Excerpt provided:
In which our plans to work on a sheep farm go awry…
This small town would not have been on our radar at all, but we came here to volunteer on a farm through WWOOF (Willing Workers on Organic Farms). WWOOF is a worldwide organization which matches potential volunteers like us – urban dwellers wanting to learn about farming – with real organic or sustainable farms looking for volunteers. In exchange for room and board, volunteers help out on the farm and learn about sustainable farming through hands-on experience.
Most WWOOFers are young people in their early twenties. Indeed, when I was a young person in my early twenties, Roman introduced the concept to me, and I was all for it. Gotta know how to farm so we can survive the zombie apocalypse, am I right? No, seriously, I had never set foot on an actual farm before, and this was a way to experience a lifestyle I would otherwise never have access to. Soon after we agreed to try WWOOFing someday, we had babies, and the plan to work on a farm was indefinitely postponed.
WWOOFing with children is less common, but possible. I knew about this because I once read an article in a parenting magazine by a mother who WWOOFed in South America with a young child and a toddler. She had a wonderful experience. Her child played on the farm while she carried the toddler in a sling and was able to complete her farm duties. This sounded insane to me – at the time, my own children were toddlers, and they certainly would not have sat contently in a sling for hours while I concentrated on farm tasks.
However, now that our kids were 6 and 8, we thought they were old enough to explore safely on the farm, and possibly even help out, while we learned the ropes. After contacting a variety of farms on the WWOOF Canada website, we arranged to spend ten days on a sheep farm on Waupoos Island – a tiny place near Picton. The farm had a thousand sheep. We were excited – we could not imagine what such a farm looked like, nor what kind of work we would be doing.
When we arrived, we first met the owners at their winter residence on the mainland. The home was built in the late 1800s and had an old-fashioned cast iron stove. It stood on a wide plot of land with tall, swaying grass. We met one of the hosts and her little one-year-old daughter, as well as a farmhand named Mark. Mark had come to the farm as a WWOOFer several years ago, and he returned every summer, now as a paid employee. Apparently this was common – WWOOFers would come for a few weeks, and end up loving the experience so much that they stayed on for months. This certainly buoyed our excitement.
We had a delicious dinner with our host, and then Mark took us over to the island on a small motorized boat. The hosts and the baby would join us the next day. Our spirits were high when stepped into the boat with all of our backpacks and cut across the silver water to the island. The sheep were grazing out of sight in the fields, but we were met by hundreds of lambs (it had been a busy lambing season this spring). An old farm house stood a little ways in the distance.
The kids made friends with the lambs, and Mark showed us where to find their food and how to distribute the pellets into receptacles in the barn. The lambs bleated and ran about their large enclosure, in and out of the open barn, between muddy patches and wildly tall thistles. One lamb was skinnier and smaller than the rest. It hobbled in the dim barnyard. Mark said it probably wouldn’t make it. He told us a common farm saying: where there is livestock, there is dead stock. This season had been particularly bad. It had been raining hard all spring (we’d all heard about the flooding in Ontario and Quebec). Ewes were giving birth in the downpour, and lambs would fall into puddles and drown at such a fast rate that farm workers couldn’t get to them in time. Even so, they had more lambs this season than ever before. I tried to picture myself working here in the heavy, cold rain, sliding on mud as I ran to catch newborn lambs before they drowned. This work was not for the faint of heart.

Data supplied:
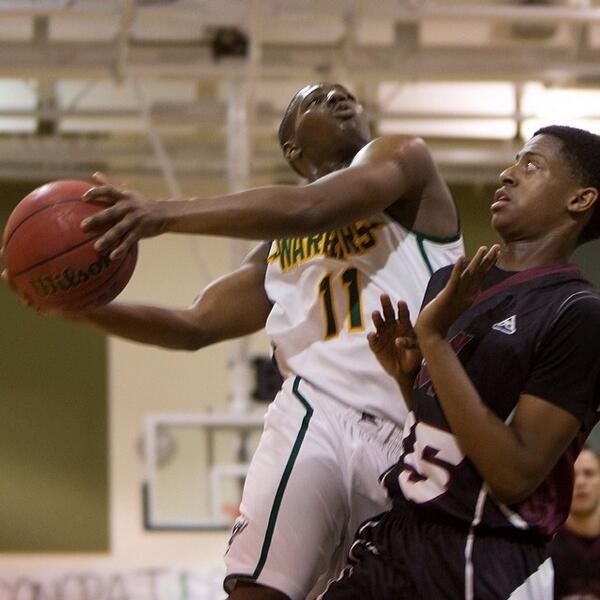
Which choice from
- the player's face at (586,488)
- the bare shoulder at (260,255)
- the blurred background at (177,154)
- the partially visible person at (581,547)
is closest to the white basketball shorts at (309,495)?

Problem requirements:
From the WWOOF story above, repeat word for word the part that begins with the words "However, now that" and ends with "would be doing.".

Task solution:
However, now that our kids were 6 and 8, we thought they were old enough to explore safely on the farm, and possibly even help out, while we learned the ropes. After contacting a variety of farms on the WWOOF Canada website, we arranged to spend ten days on a sheep farm on Waupoos Island – a tiny place near Picton. The farm had a thousand sheep. We were excited – we could not imagine what such a farm looked like, nor what kind of work we would be doing.